NOW’s statement is just one voice in a growing chorus of anti-Goodell sentiment this week. “Roger Goodell’s existence, who he is, what he has turned the NFL commissioner’s office into, is now symbolized by Ray Rice’s brutal left hand striking Janay Palmer and striking her again. Mr. Goodell is an enabler of men who beat women,” ESPN’s Keith Olbermann said Monday. Several other media outlets, including male-skewing Vice and Forbes, have also called for an end to his reign.
Lawmakers have also joined the outcry against Goodell. When asked if she believed Goodell should resign from his position, Sen. Heidi Heitkamp, D-N.D., told The Hill Tuesday “he should consider it seriously.”
Goodell could choose to step down as commissioner on his own, but any bid to force him out would have to go through the team owners – the men who hired Goodell in 2006 to oversee the league. Moreover, those owners would have to collectively decide that an executive who oversaw a growing business in 2013 is no longer capable of performing his duties effectively. Under Goodell’s watch, the NFL’s 32 teams split more than $6 billion in revenue last season – an increase of 56 percent since he took over for Paul Tagliabue. In a 12-month period extending from 2013 to 2014, the league compensated Goodell to the tune of $44.2 million.
There are other signs that Goodell is an effective leader. The Buffalo Bills, ranked by Forbes as football’s 31st most valuable franchise, sold for more than $1.1 billion on Tuesday – a price that surpasses the 2008 record set by the sale of the Miami Dolphins.

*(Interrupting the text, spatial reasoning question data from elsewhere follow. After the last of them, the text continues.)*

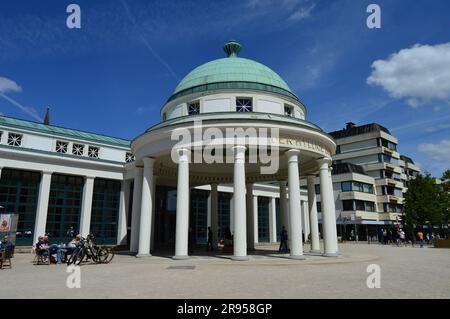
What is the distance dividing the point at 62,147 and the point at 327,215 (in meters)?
24.2

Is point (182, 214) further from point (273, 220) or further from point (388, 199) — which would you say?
point (388, 199)

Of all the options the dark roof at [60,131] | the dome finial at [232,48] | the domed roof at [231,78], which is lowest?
the dark roof at [60,131]

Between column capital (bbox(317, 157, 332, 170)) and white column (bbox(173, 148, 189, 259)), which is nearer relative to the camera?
white column (bbox(173, 148, 189, 259))

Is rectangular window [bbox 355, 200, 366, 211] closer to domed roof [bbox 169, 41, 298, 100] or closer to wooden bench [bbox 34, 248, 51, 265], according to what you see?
domed roof [bbox 169, 41, 298, 100]

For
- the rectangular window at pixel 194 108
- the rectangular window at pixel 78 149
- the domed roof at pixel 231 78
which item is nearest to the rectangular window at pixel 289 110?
the domed roof at pixel 231 78

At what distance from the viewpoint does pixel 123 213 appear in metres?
30.3

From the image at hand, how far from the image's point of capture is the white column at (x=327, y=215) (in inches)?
790

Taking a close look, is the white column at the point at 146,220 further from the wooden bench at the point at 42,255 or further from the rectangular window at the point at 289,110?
the rectangular window at the point at 289,110

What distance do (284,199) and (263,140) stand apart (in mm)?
10032

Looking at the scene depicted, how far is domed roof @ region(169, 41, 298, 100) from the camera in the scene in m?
22.1

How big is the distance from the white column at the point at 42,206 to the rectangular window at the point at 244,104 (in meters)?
17.4

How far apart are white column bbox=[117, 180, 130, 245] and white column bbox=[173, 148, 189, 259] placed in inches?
554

“With a team-friendly [collective bargaining agreement] in place for another seven years, record broadcast contracts kicking in and all franchises now valued over $1 billion, these are salad days for NFL owners,” said ESPN contributor and Wharton School of Business professor Andrew Brandt. “While some could say anyone could steward such prosperity, the owners's view is that [Goodell] is doing so and deserves a lion's share of the credit. He is very safe.”
Given the league’s unprecedented prosperity, Goodell’s position at the top of the NFL seems secure. However, the backlash caused by the admission that neither Goodell nor any other top executive watched the Rice elevator surveillance footage before he received a two-game suspension in July suggests that the public’s perception of the NFL isn’t as rosy as its financial prosperity would seem to convey.
Regardless of previous success, continued mishandling of the league’s domestic violence or concussion scandals – or the rise of a new, unforeseen issue – could cause public discontent to reach a critical mass that would necessitate Goodell’s resignation.
“In any evolution of a crisis, there comes a time when those facts get overrun by public opinion or congressional intrigue. I think there been enough questionable things for the NFL within the last year on [Goodell’s] watch,” said Ervin Hill Strategy president and crisis management expert Daniel Hill. “It’s like a cup that’s getting full, and even a small issue can cause the cup to overflow. His cup is pretty close to full if it’s not already, and if the league has another big mishap or something that causes a negative reaction, I think it will come that time that he has to step down.”